● **WHAT THE TASK ASKS**:
Would you write out the entries again, exactly as they are, but without images?

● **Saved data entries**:
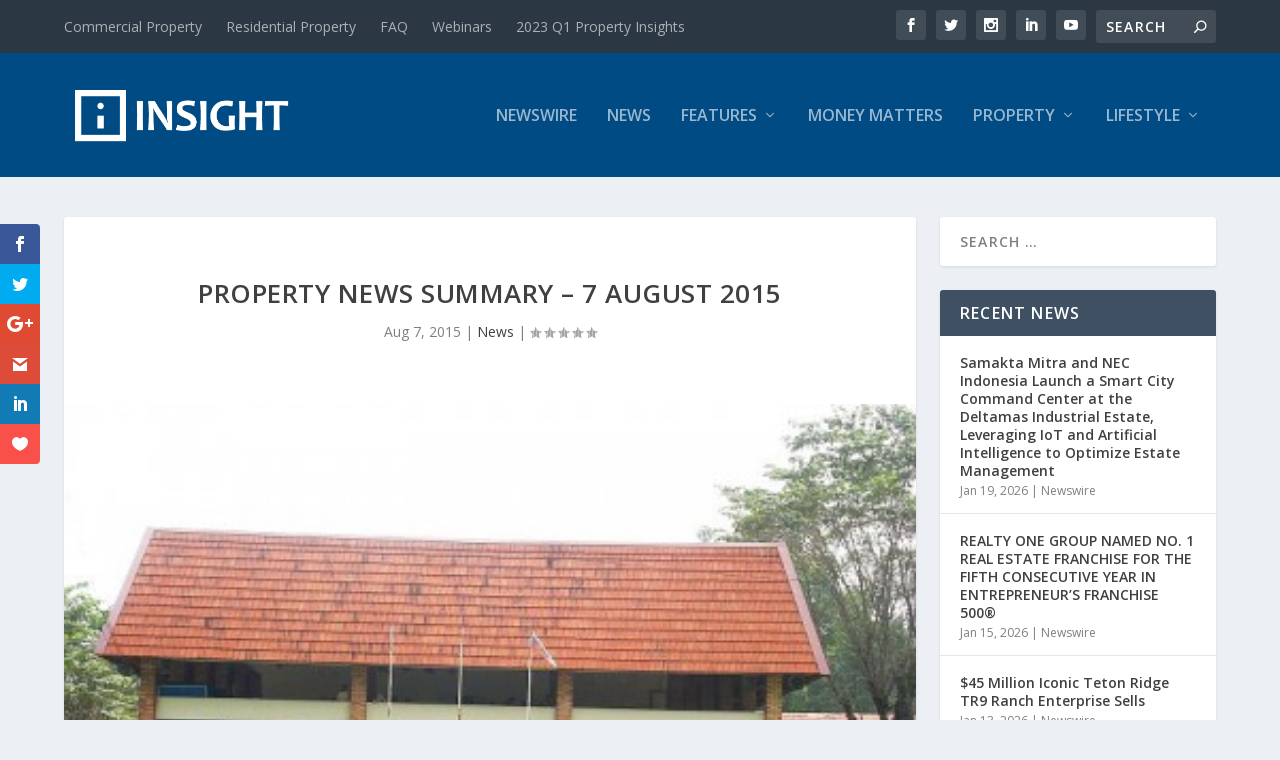

--- FILE ---
content_type: text/html; charset=utf-8
request_url: https://www.google.com/recaptcha/api2/aframe
body_size: 268
content:
<!DOCTYPE HTML><html><head><meta http-equiv="content-type" content="text/html; charset=UTF-8"></head><body><script nonce="1Q1e8V2FIrWEQZ0UCmQAtA">/** Anti-fraud and anti-abuse applications only. See google.com/recaptcha */ try{var clients={'sodar':'https://pagead2.googlesyndication.com/pagead/sodar?'};window.addEventListener("message",function(a){try{if(a.source===window.parent){var b=JSON.parse(a.data);var c=clients[b['id']];if(c){var d=document.createElement('img');d.src=c+b['params']+'&rc='+(localStorage.getItem("rc::a")?sessionStorage.getItem("rc::b"):"");window.document.body.appendChild(d);sessionStorage.setItem("rc::e",parseInt(sessionStorage.getItem("rc::e")||0)+1);localStorage.setItem("rc::h",'1768870416959');}}}catch(b){}});window.parent.postMessage("_grecaptcha_ready", "*");}catch(b){}</script></body></html>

● **SOLUTION TO THIS EXERCISE**:
--- FILE ---
content_type: text/html; charset=utf-8
request_url: https://www.google.com/recaptcha/api2/aframe
body_size: 268
content:
<!DOCTYPE HTML><html><head><meta http-equiv="content-type" content="text/html; charset=UTF-8"></head><body><script nonce="1Q1e8V2FIrWEQZ0UCmQAtA">/** Anti-fraud and anti-abuse applications only. See google.com/recaptcha */ try{var clients={'sodar':'https://pagead2.googlesyndication.com/pagead/sodar?'};window.addEventListener("message",function(a){try{if(a.source===window.parent){var b=JSON.parse(a.data);var c=clients[b['id']];if(c){var d=document.createElement('img');d.src=c+b['params']+'&rc='+(localStorage.getItem("rc::a")?sessionStorage.getItem("rc::b"):"");window.document.body.appendChild(d);sessionStorage.setItem("rc::e",parseInt(sessionStorage.getItem("rc::e")||0)+1);localStorage.setItem("rc::h",'1768870416959');}}}catch(b){}});window.parent.postMessage("_grecaptcha_ready", "*");}catch(b){}</script></body></html>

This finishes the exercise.